*SET EXERCISE*. Repeat each line word for word.

*DATA FOR THIS EXERCISE*.

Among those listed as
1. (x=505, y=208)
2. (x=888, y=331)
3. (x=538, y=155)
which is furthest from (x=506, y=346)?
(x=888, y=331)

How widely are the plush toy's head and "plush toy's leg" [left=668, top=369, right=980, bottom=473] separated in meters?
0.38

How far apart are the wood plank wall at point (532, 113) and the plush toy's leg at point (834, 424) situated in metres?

*OUTPUT FOR THIS EXERCISE*.
Among those listed as
1. (x=505, y=208)
2. (x=888, y=331)
3. (x=538, y=155)
which is furthest from (x=506, y=346)?
(x=888, y=331)

How widely are the plush toy's head and "plush toy's leg" [left=668, top=369, right=980, bottom=473] separated in meters?
0.38

How far apart are the wood plank wall at point (532, 113) and the plush toy's leg at point (834, 424) situated in metres?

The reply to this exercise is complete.